Benim yaşadığım yer Bodrum. Uzun yıllardır orman yangınlarının etkisini en derinden hisseden bölgelerden biri. Burada artık sadece ormanlar değil, su da yok. Musluklardan günlerce su akmıyor. Sarnıçlar kurumuş, barajlar alarm veriyor. Deniz turizmi bile bu durumdan etkileniyor; çünkü suyun çekilmesiyle kıyı ekosistemleri bozuluyor.

Bu tabloyu Bodrum’la sınırlı sanmak hata olur.
Aynı sorun Antalya’da, Mersin’de, Balıkesir’de, Manisa’da, hatta İç Anadolu’daki birçok göl havzasında da yaşanıyor. Türkiye’nin yeşili azaldıkça, suyu da azalıyor. Su azaldıkça tarım zayıflıyor, üretim düşüyor, fiyatlar artıyor. Yani yangınların faturası yalnızca çevresel değil, ekonomik bir yıkım haline geliyor.

Bilim insanlarına göre Akdeniz havzasında aşırı sıcak hava dalgalarının görülme olasılığı 10 kat arttı. Bu, yangın riskinin kalıcı hale geldiğini gösteriyor. Her yaz biraz daha uzun sürüyor, her yaz biraz daha fazla yakıyor. Bu tabloyu değiştirmek için artık günü kurtaran değil, önleyici politikalar gerekiyor.

Yangın söndürmek tek başına kahramanlık değil; yangını çıkarmamak akıldır.
Erken uyarı sistemleri, orman–yerleşim arası planlama, elektrik hatlarının bakımı, su hasadı sistemleri ve yerel gönüllü eğitimleri bir bütün olarak ele alınmadıkça bu döngü kırılamaz.

Orman köylerinde yaşayan insanlara eğitim, ekipman ve teşvik sağlanmalı. Yangın sonrası rehabilitasyon yalnızca fidan dikmekle sınırlı kalmamalı; su rejiminin, toprağın ve mikro iklimin onarımı hedeflenmeli. Ağaç dikmek kolaydır, ama o ağacın yaşaması için gereken suyu geri getirmek çok daha zordur.

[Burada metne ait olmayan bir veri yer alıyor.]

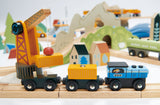 Mountain View Train set - HoneyBug 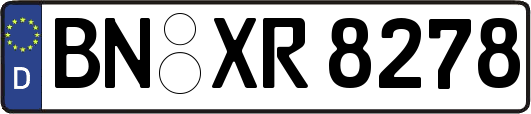 BN-XR8278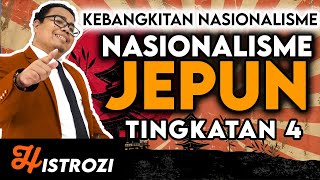 SEJARAH TINGKATAN 4  Bab 2  Nasionalisme di Jepun [upl. by Chico]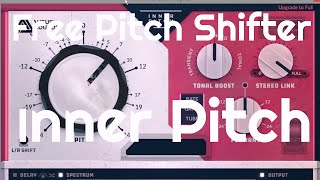 Video thumbnail for Free Pitch Shifter - Inner Pitch Free Edition (No Talking) by Elektronick Musick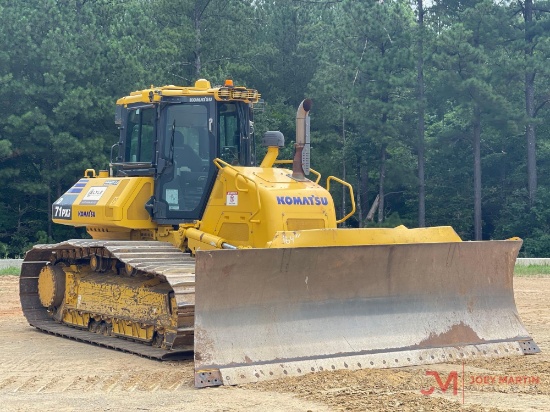 2021 KOMATSU D71PXI-24 CRAWLER DOZER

Bugün Türkiye’nin geleceği, suyla birlikte yanıyor.
Bu yüzden artık “yangın söndü” demek yeterli değil.
Gerçek soru şu olmalı: Yağmur geri dönecek mi?

Cevap, bizim alacağımız önlemlerde gizli.
Doğayı korumak, suyu geri kazandırmak, yangını önlemek — bunlar artık çevrecilik değil, gelecek nesillere karşı sorumluluk. Çünkü ormanlar sadece yeşil değil, aynı zamanda ülkenin akciğerleri, suyun kalbidir.

Ben hâlâ sahadayım.
Her yangından sonra aynı sessizliği dinliyorum: duman çekildikten sonra kalan o sessizlikte toprağın feryadını duymak mümkün.
Ama biliyorum ki doğa kendini onarabilir.
Yeter ki biz, onu bir kez daha yalnız bırakmayalım.